**Task brief:**
Each line from the one containing "A hotel room" to the end of the listing below should be repeated exactly, with no other line included.

**Supplied material:**
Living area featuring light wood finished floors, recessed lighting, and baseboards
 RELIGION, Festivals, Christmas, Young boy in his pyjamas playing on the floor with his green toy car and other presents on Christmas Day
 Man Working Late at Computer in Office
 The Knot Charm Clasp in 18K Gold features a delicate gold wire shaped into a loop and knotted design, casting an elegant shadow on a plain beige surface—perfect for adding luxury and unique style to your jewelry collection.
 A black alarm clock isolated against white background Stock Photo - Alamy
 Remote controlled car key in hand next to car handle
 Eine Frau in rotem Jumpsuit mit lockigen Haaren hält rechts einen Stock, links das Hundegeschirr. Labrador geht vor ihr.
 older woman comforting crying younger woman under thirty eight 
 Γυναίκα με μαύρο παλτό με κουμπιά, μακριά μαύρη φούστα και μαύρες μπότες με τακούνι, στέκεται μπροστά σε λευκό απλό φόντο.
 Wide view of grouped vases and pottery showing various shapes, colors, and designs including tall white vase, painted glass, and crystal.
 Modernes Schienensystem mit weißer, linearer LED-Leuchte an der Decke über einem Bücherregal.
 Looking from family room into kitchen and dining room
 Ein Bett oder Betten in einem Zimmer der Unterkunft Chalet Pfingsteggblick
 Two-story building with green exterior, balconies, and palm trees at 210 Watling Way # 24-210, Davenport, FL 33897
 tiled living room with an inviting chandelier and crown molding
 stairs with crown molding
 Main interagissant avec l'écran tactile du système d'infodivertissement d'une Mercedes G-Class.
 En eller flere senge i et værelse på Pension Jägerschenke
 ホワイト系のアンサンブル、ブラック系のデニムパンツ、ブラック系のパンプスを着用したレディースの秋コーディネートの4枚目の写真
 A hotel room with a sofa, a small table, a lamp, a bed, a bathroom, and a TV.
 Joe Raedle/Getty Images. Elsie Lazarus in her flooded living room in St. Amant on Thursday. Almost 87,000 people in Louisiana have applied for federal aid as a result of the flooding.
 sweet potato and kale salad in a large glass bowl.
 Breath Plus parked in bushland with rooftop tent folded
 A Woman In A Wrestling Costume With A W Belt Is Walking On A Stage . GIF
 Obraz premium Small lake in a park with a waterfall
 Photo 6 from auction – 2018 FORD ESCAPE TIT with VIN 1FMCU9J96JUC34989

**Output:**
 A hotel room with a sofa, a small table, a lamp, a bed, a bathroom, and a TV.
 Joe Raedle/Getty Images. Elsie Lazarus in her flooded living room in St. Amant on Thursday. Almost 87,000 people in Louisiana have applied for federal aid as a result of the flooding.
 sweet potato and kale salad in a large glass bowl.
 Breath Plus parked in bushland with rooftop tent folded
 A Woman In A Wrestling Costume With A W Belt Is Walking On A Stage . GIF
 Obraz premium Small lake in a park with a waterfall
 Photo 6 from auction – 2018 FORD ESCAPE TIT with VIN 1FMCU9J96JUC34989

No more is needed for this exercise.